We find plenty of broad clawed porcelain crabs and long clawed porcelain crabs clinging to the underside of the rocks. A quick leg count shows that these are not ‘true crabs’, which have ten legs, but a different group with just eight legs.
Another new group are the Xanthos crabs. Hannafore beach has strong populations of Xantho incisus and Xantho pillipes crabs, which have furrowed, knobbly edged shells and chunky claws.
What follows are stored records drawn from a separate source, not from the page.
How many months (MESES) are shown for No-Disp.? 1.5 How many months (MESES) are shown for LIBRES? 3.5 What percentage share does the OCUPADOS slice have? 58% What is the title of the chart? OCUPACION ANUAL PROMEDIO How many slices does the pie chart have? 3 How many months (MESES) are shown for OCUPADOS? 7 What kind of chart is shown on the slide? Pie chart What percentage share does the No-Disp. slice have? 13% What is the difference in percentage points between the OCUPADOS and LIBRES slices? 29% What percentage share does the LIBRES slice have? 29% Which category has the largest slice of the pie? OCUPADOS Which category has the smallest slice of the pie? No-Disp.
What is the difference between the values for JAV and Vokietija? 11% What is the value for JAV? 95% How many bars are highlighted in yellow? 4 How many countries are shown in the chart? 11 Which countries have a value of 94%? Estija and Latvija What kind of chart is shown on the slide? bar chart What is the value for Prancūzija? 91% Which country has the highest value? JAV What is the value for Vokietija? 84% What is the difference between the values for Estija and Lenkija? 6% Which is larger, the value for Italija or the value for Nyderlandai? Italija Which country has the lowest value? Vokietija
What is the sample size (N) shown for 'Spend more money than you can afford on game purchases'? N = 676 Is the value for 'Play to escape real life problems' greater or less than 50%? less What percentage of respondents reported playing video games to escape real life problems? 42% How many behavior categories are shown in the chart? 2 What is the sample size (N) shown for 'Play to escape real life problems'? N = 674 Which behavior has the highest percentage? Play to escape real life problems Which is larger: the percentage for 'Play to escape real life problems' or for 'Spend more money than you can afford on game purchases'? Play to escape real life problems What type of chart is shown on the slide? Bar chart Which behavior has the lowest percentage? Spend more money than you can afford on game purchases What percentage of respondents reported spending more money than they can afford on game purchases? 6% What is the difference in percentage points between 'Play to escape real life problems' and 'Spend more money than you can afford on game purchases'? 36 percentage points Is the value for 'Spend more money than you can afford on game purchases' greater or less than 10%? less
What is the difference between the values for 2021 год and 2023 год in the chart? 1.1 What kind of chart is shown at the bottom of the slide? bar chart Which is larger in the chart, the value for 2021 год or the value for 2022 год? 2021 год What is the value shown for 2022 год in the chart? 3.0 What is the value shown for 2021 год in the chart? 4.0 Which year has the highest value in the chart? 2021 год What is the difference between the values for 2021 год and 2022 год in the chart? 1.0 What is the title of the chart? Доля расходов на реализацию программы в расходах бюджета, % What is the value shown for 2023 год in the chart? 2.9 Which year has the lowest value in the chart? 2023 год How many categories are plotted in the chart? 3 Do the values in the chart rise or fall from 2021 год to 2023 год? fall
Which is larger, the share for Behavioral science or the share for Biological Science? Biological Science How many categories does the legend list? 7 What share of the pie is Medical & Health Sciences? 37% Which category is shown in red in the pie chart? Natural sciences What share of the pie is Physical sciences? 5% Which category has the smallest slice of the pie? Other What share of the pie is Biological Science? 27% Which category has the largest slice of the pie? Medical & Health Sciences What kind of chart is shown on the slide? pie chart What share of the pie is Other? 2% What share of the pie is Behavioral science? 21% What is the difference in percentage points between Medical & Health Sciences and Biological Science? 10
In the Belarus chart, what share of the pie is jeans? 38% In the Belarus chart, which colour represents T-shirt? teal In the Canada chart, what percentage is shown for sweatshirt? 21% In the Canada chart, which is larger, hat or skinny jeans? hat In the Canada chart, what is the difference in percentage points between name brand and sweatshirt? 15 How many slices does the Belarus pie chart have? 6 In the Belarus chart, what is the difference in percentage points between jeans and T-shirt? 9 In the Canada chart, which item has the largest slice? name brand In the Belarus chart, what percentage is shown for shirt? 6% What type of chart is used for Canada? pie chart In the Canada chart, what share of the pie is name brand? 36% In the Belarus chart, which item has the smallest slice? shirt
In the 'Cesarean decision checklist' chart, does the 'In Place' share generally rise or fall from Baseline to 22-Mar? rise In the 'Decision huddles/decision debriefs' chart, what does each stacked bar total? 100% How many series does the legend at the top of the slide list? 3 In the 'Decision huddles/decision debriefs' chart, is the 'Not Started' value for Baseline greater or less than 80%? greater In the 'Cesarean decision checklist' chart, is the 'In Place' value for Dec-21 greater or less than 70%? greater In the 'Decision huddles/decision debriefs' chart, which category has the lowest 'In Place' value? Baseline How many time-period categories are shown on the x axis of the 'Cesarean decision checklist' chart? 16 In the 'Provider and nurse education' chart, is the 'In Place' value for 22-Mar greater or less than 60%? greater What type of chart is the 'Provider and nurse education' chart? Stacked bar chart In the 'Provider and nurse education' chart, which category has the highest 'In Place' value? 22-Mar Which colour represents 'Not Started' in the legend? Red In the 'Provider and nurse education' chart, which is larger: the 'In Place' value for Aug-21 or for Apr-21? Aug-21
Pillipes means hairy feet (or something like that) and the thick fringe of hair on the rear pair of legs is the main distinguishing feature.
In case anyone’s frowning at my Latin, I’ve just noticed Xantho incisus has been re-named Lothozozymus incisus and I know it was also re-named Xantho hydrophillus at some stage, but it’s just too confusing to try to keep up.
We also find the hairy crab, Pilumnus hirtellus, easily distinguished as it is hairy all over and has one claw noticeably larger than the other.
Our top find of the day is a new species for me and rather a lovely one. I spot it as a squirming speck on a rock we’ve just lifted. At first I think it’s just another amphipod, but something about it looks different so we put it in a tray with some water and watch it unfurl.
It’s a sea slug with antennae (rhinophores) that look like a stack of dinner plates and long waving cerrata along its back that are streaked with red and spotted with white. The two front (oral) tentacles are so long and curving they remind me of a handlebar moustache.
This is a Facelina annulicornis sea slug. Sea slugs are far more varied than our land slugs and come in a vast array of colours and shapes, which often help them blend in with the prey they feed on.
Another highlight is this sea spider (Nymphon gracile), which I spot moving among some weed as I go to replace a crab. These animals have always fascinated me. They seem too delicate to survive in the waves and current, apparently struggling to walk, let alone swim with their spindly legs.
The time zips past as we move from one find to the next. There are daisy anemones everywhere among the gravelly sand once we get our eye in.
Behind a loose rock we find shore urchins and brittle stars. My other half and Cornish Rock Pools junior bring us a bucket full of their finds including some huge common prawns and a rockling, easily identified by its five chin barbels.
As the tide begins to flow around our shins we see the seaweed ruffled by two large fish moving in the shallows. It takes us a good few minutes of failed attempts before we scoop one up in a bucket in which it barely fits. We keep it just long enough to confirm it’s a shore rockling, a larger species of rockling with just three chin barbels. We release it next to its companion and wade back to shore.
I have a rockpooling convert on my hands. We’re already planning another trip to look for stalked jellyfish and seagrass. On the shore the air doesn’t run out, but the tide still puts a time limit on our explorations. If it didn’t, I suspect we’d stay all day.